Faut-il punir la récalcitrante Pologne ? C’est la question européenne du moment. Mais le seul fait de l’énoncer fait déjà peur. Pour preuve, les chefs d’État et de gouvernements de l’Union, réunis en Conseil la semaine dernière, ont prétexté attendre de nouveaux avis de la Cour européenne de justice pour ne rien décider.
Bien des déclarations laissaient entendre que l’on allait voir ce qu’on allait voir, et que les mesures de rétorsion les plus sévères allaient être prises contre ce pays membre qui ne veut pas reconnaître la primauté du droit européen sur le droit national. Après les paroles tonitruantes, des mots apaisants. Ce pas en arrière intrigue. Mais j’y vois moins le choix assumé d’une diplomatie de la dernière chance que la manifestation d’un désarroi et d’une faiblesse insignes.
Des dizaines de milliers de Polonais manifestaient le 10 octobre dernier pour défendre l'appartenance de leur pays à l'Union européenne.
Et si la bonne question était plutôt : faut-il tout faire pour aider les démocrates polonais à sauver leur État de droit et la démocratie ? On confond un peu trop la politique erratique d’un parti populiste au pouvoir, le parti Justice et Paix (PiS), avec le sentiment général des Polonais, plus divisés et sceptiques que l’on ne le croit sur les initiatives intempestives de leur gouvernement. Beaucoup de Polonaises et de Polonais, dont l’ancien président du Conseil européen Donald Tusk, se battent dans le pays pour préserver les droits fondamentaux, l’indépendance des juges, chapeautés aujourd’hui par une improbable « chambre disciplinaire », une presse libre, le droit à l’avortement et les droits LGBT.
Ce sont des valeurs fondamentales pour les Européens et nous avons toutes les raisons de les défendre et de les réaffirmer. Ce qui se passe en Pologne nous concerne donc au plus haut point. C’est l’autre enjeu de ces passes d’armes qui nous semblent parfois lointaines.
Car ce n’est pas la Pologne qui conduit la guerre à l’Europe, c’est bien le gouvernement dirigé par PiS qui instrumentalise l’Europe comme un levier de plus pour conforter son pouvoir. Il y a beaucoup de cynisme dans cette manière d’alimenter à dessein les tensions avec l’Union.
L’Europe est ainsi désignée comme la source de tous les maux. Quand elle esquisse une politique d’immigration, préconise une politique climatique, ou enjoint de cesser la création de zone dite libre de LGBT, elle s’attire les foudres et les sarcasmes de Varsovie. PiS accuse Bruxelles de vouloir mettre au chômage les ouvriers des mines de charbon, de laisser entrer en Europe des hordes de réfugiés, ou de ne plus défendre leur identité.

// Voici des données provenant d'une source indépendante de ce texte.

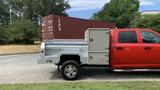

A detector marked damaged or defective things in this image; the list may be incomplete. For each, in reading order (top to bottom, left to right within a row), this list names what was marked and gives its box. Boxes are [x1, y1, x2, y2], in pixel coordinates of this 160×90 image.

rusty shipping container [41, 14, 115, 40]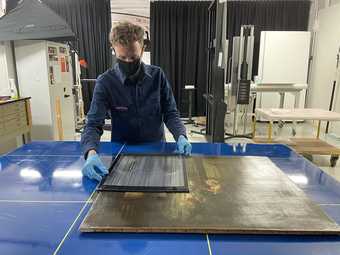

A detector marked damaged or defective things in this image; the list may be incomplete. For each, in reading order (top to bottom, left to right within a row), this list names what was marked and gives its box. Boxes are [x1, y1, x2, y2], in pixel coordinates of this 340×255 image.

rusty metal sheet [98, 154, 189, 192]
rusty metal sheet [80, 155, 340, 235]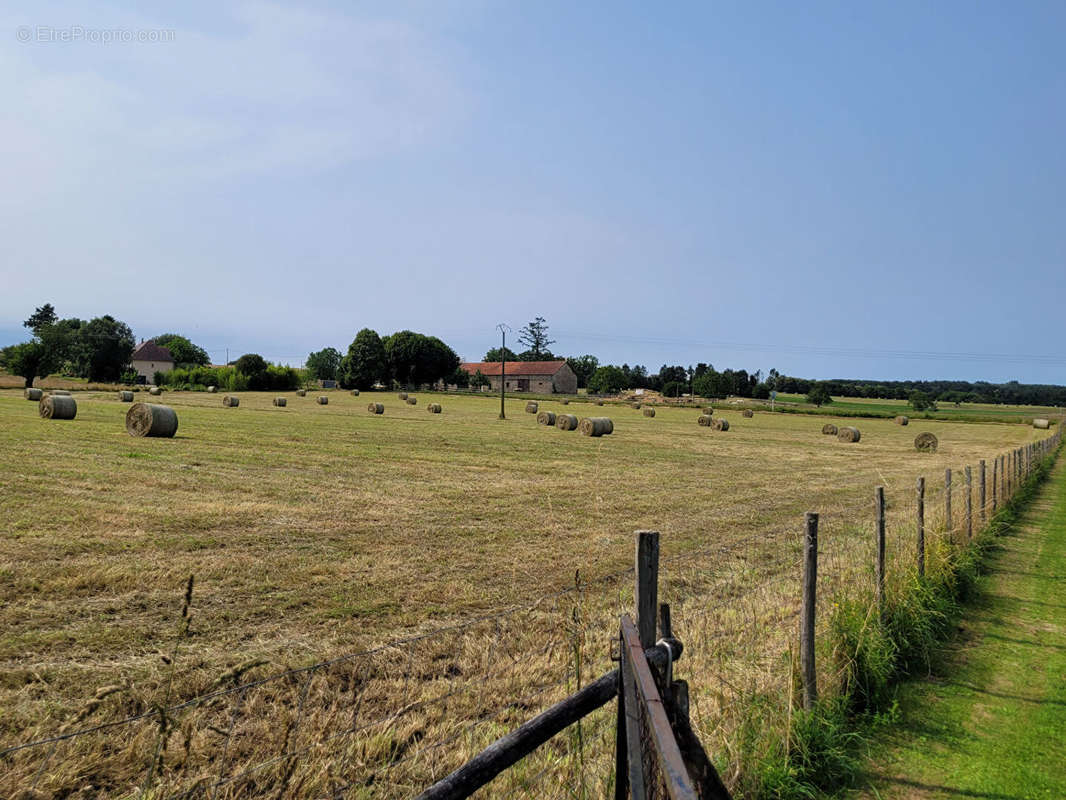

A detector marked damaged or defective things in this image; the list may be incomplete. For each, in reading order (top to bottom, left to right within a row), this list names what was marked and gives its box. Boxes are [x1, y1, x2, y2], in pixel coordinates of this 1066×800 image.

rusty metal gate bar [618, 618, 699, 797]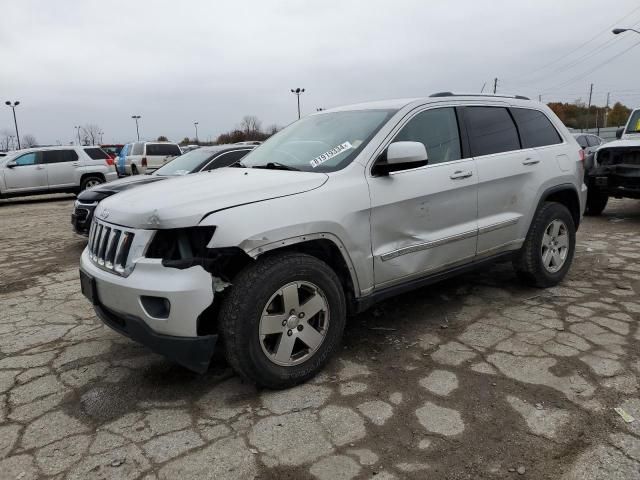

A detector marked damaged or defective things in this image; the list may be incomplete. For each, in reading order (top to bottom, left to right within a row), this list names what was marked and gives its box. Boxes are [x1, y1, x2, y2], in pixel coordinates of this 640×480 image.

dented hood [96, 168, 330, 230]
damaged front bumper [79, 249, 219, 374]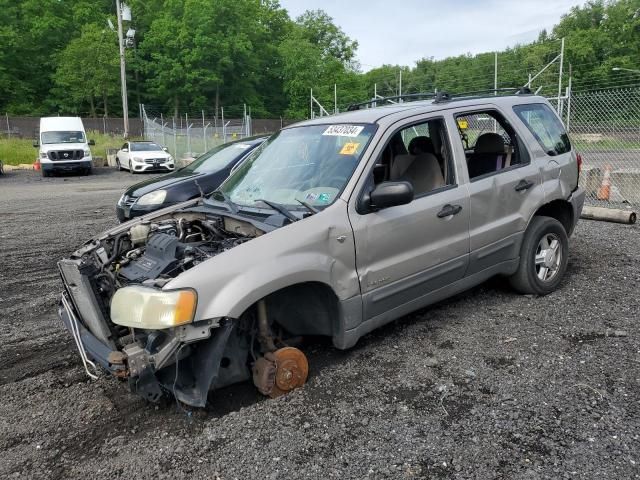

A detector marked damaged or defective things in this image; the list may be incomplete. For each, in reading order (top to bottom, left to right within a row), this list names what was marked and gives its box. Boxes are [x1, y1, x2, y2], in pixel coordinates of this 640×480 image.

cracked windshield [219, 124, 376, 208]
damaged silver suv [58, 89, 584, 404]
damaged front bumper [58, 290, 248, 406]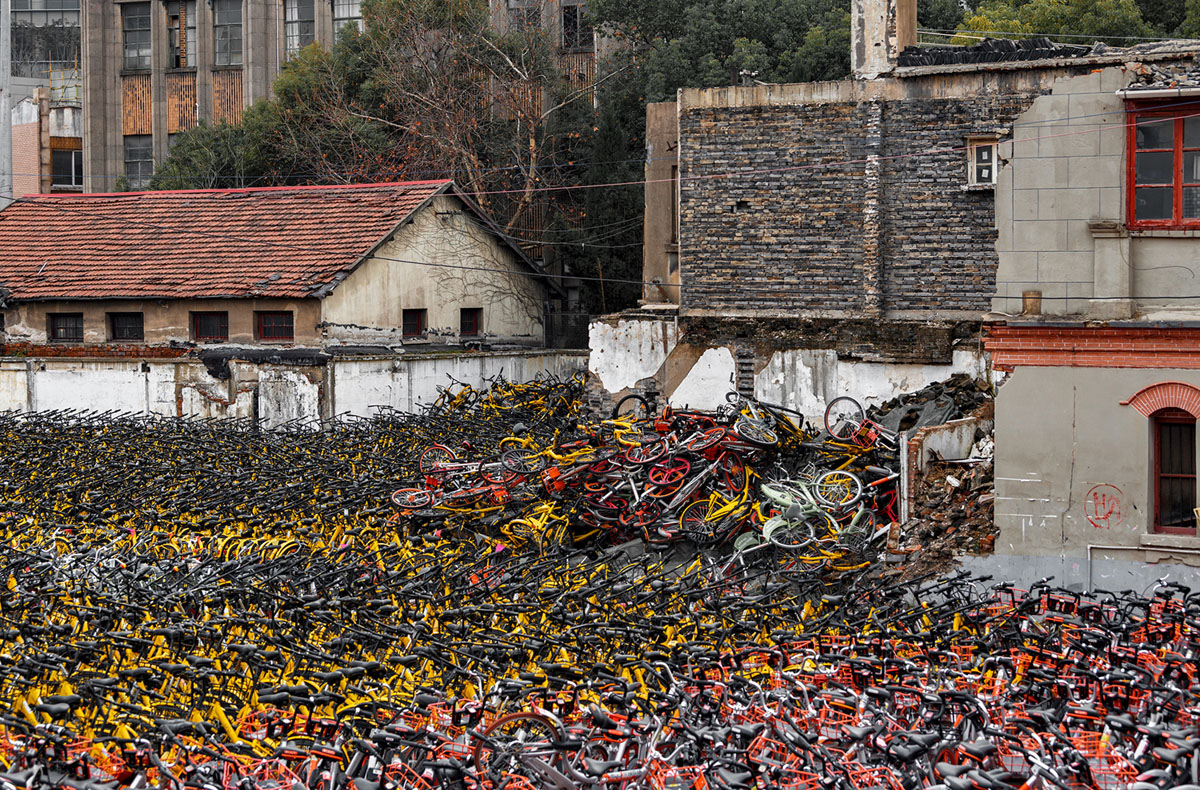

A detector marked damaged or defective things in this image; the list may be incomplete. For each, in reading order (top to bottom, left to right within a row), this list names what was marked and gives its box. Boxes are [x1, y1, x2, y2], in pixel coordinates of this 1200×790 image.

broken roof [0, 181, 556, 301]
peeling plaster wall [0, 350, 585, 422]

La Pologne s’engage ainsi dans une série d’escarmouches dont elle ne contrôle pas elle-même l’issue. Elle assure ne pas vouloir quitter l’Union et être à l’écoute d’une population qui ne le souhaite pas. Mais les coups de boutoir répétés et vindicatifs laissent songeur. La Pologne est devenue imprévisible, ce qui ne facilite pas le dialogue, et ouvre à tous les risques. Dans une interview hallucinante au « Financial Times », le premier ministre Mateusz Morawiecki a dit il y a quelques jours que l’Union pouvait être la cause d’une 3e Guerre mondiale si elle refusait à la Pologne l’accès aux fonds européen.
Le pouvoir est peut-être plus aux abois qu’on ne le pense, incapable de juguler une inflation galopante, pas assuré de gagner les élections en 2023, obligé sans doute de reculer sur la chambre disciplinaire, craignant malgré tout d’être privé de la manne européenne.
A peine échappée du giron soviétique, la Pologne fut soucieuse de rejoindre la famille européenne, d’y trouver réconfort, bienveillance, et soutien. Elle les trouva. Depuis 2004, elle a bénéficié de près de 200 milliards d’euros. Elle était humble, elle joue désormais au bravache. Elle trouble, elle fait parler d’elle, elle s’enorgueillit, elle est quelque part.
Elle n’a pas de raison pour l’instant de quitter une Union européenne qui lui laisse jouer ce rôle de quérulente que le parti au pouvoir croit, à tort, glorieux et profitable.